The proposed solution aims to convert the current 20 000 ℓ/day pilot plant into an integrated, modular solution for gold and coal mining companies. It treats water contaminated with AMD for both drinking and agricultural purposes. How the water treatment solution works BN The first step is the purification process that involves the use of a waste metallurgical by-product that is cost-effective and removes heavy metals from the raw acid mine water. Next is the water softening phase, while the last step involves the pumping of the partially treated water into the reverse osmosis membrane, where water is demineralised or deionised by pushing it under pressure through a permeable membrane. This step is executed to remove ions and unwanted molecules from the water and makes it safe for human consumption. A mineralogy analysis was conducted on the residual slag, which revealed that minerals such as gypsum, magnetite and synthetic lime can be recovered and sold. Therefore, the technology recovers water by using a waste by-product and simultaneously transforms the waste by-product into saleable minerals.
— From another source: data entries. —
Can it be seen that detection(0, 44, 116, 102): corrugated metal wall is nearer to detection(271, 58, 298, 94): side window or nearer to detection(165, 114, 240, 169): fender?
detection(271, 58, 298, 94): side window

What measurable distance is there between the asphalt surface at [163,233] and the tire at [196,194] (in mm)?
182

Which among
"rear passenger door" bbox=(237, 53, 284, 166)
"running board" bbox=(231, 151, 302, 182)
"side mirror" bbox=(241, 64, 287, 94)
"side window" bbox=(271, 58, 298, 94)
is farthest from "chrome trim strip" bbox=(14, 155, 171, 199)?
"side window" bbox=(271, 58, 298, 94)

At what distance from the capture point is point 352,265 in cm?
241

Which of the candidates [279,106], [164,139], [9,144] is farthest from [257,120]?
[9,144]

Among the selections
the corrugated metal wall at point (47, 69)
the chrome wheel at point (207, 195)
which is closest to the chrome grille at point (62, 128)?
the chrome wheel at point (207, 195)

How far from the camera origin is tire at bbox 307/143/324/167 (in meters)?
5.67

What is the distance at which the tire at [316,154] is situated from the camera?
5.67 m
Who else was involved in the invention of this prototype?The technology was successfully demonstrated and supported through collaboration with the University of Johannesburg (UJ) and the CSIR. This project started in 2014 under laboratory conditions at UJ where the results proved that we have a case for further development. We then received funds from the City of Johannesburg in order to build our first prototype at the CSIR in 2016, later expanding this plant to treat greater volumes of AMD with the seed funding received from Technology Innovation Agency.
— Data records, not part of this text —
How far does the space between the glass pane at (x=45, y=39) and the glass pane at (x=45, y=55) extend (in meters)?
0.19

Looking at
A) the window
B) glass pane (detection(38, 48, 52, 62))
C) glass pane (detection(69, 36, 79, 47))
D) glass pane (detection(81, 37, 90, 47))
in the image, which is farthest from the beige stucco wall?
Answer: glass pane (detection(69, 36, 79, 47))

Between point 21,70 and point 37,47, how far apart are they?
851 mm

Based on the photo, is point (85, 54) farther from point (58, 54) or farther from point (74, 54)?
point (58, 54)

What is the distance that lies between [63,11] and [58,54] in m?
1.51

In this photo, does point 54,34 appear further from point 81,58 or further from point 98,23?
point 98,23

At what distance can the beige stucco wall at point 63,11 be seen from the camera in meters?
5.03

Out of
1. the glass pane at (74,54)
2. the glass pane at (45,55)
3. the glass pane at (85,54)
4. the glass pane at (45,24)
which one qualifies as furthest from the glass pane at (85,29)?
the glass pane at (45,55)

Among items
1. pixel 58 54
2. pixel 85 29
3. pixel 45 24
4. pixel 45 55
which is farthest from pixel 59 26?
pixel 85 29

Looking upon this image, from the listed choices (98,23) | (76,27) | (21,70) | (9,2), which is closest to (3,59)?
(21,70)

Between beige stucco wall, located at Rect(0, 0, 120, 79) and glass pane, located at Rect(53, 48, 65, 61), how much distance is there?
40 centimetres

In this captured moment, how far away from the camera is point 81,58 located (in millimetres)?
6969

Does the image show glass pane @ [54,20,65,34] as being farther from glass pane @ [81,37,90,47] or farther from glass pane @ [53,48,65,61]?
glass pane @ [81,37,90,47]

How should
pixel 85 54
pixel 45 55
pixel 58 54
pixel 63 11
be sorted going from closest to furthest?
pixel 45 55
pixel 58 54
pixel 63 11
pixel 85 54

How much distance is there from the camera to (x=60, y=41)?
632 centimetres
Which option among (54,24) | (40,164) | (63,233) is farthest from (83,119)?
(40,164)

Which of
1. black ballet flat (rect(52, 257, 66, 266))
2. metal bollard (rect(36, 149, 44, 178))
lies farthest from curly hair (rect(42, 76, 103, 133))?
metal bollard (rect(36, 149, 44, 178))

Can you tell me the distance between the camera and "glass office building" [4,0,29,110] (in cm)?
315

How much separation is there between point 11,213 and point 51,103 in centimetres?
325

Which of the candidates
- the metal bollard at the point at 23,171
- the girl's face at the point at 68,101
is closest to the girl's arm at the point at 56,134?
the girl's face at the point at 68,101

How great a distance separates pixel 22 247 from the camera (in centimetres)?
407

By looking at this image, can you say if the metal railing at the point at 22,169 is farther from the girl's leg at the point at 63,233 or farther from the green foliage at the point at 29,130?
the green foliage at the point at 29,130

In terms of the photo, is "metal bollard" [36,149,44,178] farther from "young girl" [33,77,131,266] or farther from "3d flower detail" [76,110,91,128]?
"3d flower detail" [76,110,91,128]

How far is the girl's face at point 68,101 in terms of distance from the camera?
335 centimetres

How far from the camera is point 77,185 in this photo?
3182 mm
What makes this AMD solution unique? Our solution is innovative and cheap, as we use a waste material in order to treat AMD to drinking stage. This waste slag is cheaper to procure and locally available. This makes our treatment process cheaper and qualifies this project for a circular green economy, as we use waste products to treat another waste stream. What are some of the challenges associated with the treatment of water contaminated with AMD? One of the challenges to treat AMD has always been the high cost of treatment that makes the project unfeasible. But by using a waste material, we wholeheartedly believe that we have found a cheaper solution to treat AMD to the drinking stage. This treated water can also be used for irrigation and agricultural purposes in order to increase our food security – especially in low-income communities surrounding the mines. The other challenge with the treatment of AMD is the removal of heavy metals. We have conducted a series of tests and have so far removed up to 64% of sulfates using this waste slag. The business plan is to build a number of modular plants, which will need to be manned by plant operators and these positions will preferably be given to people from host communities.